Instructions to follow: List each line in the records below that contains the string "like". Match case exactly.

Data entries:
•••

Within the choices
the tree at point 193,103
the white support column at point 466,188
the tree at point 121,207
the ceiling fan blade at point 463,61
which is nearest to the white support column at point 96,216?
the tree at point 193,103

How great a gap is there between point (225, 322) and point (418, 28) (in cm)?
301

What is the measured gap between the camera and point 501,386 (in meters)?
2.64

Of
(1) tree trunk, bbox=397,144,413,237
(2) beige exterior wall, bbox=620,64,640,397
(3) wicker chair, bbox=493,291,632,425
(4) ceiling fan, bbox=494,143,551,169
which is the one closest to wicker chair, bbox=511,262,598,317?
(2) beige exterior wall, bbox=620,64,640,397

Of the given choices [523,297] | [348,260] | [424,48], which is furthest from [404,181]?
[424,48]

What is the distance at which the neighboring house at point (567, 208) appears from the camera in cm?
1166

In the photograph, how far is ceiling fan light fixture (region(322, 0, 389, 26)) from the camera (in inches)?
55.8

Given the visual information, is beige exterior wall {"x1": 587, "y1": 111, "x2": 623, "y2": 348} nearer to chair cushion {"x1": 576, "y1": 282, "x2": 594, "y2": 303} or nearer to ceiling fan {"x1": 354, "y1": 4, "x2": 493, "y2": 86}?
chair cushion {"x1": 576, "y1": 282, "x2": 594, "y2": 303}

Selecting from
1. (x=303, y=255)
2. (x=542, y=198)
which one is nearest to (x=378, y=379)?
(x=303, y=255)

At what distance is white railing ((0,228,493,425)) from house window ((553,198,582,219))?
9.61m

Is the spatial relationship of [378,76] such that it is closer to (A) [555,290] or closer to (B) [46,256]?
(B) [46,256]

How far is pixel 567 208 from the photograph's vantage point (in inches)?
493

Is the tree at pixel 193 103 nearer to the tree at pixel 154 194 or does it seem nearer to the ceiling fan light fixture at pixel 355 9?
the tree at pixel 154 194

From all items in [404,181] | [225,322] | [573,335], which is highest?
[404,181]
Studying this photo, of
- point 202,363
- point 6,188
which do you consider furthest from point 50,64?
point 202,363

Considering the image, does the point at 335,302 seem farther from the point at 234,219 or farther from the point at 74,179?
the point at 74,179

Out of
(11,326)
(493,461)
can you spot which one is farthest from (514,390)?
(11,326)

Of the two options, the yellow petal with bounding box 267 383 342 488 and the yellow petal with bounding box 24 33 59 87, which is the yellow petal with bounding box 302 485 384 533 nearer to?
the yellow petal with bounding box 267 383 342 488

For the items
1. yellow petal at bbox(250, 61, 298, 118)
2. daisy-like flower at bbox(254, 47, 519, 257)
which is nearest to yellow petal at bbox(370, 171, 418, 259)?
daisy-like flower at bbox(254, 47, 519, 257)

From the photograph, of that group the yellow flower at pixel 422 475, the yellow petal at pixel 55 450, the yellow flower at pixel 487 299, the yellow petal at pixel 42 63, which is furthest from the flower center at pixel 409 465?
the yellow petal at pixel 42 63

•••

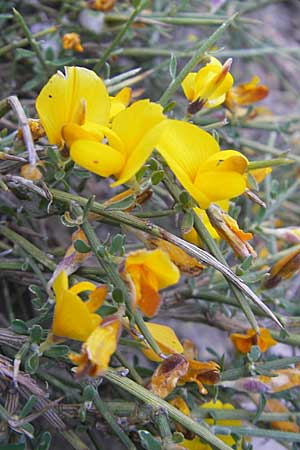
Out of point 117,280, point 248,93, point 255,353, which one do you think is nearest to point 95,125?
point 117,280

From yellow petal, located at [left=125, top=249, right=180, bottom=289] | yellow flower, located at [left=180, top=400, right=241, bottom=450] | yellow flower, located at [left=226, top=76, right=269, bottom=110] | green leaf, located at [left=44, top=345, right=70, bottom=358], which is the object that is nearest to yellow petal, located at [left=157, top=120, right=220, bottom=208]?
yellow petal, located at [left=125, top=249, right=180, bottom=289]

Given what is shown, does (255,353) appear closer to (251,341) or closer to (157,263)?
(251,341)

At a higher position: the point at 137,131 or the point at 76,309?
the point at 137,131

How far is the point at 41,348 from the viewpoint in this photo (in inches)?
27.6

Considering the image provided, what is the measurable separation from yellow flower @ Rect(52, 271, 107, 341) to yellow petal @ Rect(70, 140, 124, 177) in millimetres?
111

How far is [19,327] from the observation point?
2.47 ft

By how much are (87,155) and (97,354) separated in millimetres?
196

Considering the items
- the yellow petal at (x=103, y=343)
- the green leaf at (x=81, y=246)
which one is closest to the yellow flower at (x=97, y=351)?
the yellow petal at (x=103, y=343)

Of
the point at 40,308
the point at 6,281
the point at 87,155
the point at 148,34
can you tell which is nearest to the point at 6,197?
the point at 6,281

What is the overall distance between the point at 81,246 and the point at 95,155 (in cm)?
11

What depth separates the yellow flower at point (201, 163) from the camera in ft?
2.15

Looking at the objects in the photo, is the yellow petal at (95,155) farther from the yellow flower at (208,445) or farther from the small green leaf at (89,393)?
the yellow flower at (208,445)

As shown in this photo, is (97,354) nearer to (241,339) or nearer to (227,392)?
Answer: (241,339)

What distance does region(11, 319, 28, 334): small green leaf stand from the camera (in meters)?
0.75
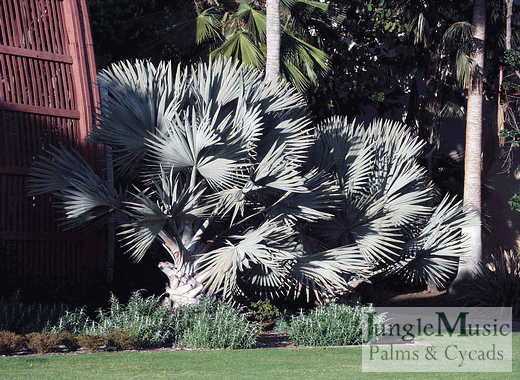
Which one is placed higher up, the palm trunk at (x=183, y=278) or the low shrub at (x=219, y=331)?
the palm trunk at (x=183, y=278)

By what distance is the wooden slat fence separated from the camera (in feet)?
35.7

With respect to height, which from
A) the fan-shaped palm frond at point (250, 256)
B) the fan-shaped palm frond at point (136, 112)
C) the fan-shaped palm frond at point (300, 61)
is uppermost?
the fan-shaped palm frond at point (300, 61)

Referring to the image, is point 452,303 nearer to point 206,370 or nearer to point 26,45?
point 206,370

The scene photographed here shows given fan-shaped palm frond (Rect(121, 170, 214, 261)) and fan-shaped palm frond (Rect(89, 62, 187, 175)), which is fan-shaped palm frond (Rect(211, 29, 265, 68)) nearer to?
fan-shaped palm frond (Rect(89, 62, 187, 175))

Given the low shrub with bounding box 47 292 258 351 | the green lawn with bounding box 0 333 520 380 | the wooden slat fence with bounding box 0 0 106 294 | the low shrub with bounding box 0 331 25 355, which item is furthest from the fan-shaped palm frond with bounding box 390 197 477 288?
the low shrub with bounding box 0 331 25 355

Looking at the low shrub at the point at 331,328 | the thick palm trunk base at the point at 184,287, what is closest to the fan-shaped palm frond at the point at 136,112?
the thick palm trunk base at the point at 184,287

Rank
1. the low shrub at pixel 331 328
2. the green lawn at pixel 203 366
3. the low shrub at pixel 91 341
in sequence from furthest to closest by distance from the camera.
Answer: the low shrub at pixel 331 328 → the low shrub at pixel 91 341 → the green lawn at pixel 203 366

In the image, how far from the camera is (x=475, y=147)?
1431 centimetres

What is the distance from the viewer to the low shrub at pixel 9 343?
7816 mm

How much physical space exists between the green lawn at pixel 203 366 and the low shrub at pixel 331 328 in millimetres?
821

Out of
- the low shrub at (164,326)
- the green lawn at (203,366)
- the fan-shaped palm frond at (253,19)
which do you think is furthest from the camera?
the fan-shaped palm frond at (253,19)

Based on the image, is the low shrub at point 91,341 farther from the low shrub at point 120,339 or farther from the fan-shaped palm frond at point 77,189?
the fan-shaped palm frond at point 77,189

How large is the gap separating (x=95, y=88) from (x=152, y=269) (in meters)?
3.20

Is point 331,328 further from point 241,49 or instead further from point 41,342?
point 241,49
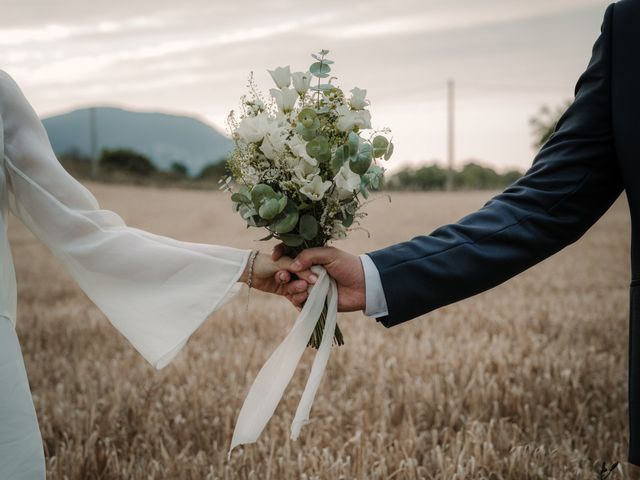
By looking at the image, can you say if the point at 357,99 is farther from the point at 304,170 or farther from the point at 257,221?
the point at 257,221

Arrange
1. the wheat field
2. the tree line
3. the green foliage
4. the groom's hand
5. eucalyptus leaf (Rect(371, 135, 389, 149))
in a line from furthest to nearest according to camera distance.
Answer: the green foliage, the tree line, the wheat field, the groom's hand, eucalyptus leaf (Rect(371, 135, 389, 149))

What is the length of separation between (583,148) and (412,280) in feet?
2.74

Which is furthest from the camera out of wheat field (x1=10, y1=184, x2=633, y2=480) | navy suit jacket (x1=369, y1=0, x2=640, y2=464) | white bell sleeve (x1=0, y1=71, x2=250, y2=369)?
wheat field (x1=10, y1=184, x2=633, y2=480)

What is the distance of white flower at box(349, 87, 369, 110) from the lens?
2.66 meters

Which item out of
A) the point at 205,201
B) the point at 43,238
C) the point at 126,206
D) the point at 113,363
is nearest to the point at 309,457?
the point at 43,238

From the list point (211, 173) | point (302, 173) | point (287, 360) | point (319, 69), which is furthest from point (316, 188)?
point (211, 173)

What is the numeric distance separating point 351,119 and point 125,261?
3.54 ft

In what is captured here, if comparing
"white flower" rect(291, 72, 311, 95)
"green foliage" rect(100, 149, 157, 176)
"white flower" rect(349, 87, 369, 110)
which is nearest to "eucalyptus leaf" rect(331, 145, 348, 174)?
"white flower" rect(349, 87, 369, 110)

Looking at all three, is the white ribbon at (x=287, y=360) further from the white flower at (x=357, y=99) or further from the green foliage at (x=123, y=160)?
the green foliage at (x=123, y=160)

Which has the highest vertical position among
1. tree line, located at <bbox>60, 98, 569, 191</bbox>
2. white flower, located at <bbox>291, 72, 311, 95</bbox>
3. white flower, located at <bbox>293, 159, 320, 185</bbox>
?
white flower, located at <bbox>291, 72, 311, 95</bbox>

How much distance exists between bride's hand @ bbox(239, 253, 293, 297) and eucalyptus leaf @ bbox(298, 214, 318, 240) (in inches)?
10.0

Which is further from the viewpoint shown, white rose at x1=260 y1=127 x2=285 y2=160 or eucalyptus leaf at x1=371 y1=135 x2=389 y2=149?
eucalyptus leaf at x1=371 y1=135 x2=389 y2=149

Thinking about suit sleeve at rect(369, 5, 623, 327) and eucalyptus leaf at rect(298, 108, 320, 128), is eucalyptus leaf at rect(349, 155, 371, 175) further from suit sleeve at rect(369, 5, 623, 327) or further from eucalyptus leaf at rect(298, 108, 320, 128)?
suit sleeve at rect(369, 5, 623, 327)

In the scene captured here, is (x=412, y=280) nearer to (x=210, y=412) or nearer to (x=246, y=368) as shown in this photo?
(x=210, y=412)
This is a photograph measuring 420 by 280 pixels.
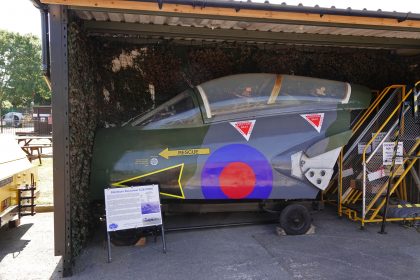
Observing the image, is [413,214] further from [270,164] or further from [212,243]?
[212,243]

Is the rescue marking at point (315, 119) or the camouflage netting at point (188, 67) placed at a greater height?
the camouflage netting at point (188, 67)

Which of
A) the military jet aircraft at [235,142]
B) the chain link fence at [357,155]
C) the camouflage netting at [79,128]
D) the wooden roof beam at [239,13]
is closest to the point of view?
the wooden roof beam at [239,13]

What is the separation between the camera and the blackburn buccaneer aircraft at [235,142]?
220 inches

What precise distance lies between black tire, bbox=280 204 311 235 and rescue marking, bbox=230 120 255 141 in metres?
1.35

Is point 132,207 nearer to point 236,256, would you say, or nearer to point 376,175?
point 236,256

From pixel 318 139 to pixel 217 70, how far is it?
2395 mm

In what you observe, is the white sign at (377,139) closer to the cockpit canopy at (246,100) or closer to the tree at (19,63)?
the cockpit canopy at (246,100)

•••

Complete response:
2. daisy-like flower at bbox(254, 47, 519, 257)
daisy-like flower at bbox(254, 47, 519, 257)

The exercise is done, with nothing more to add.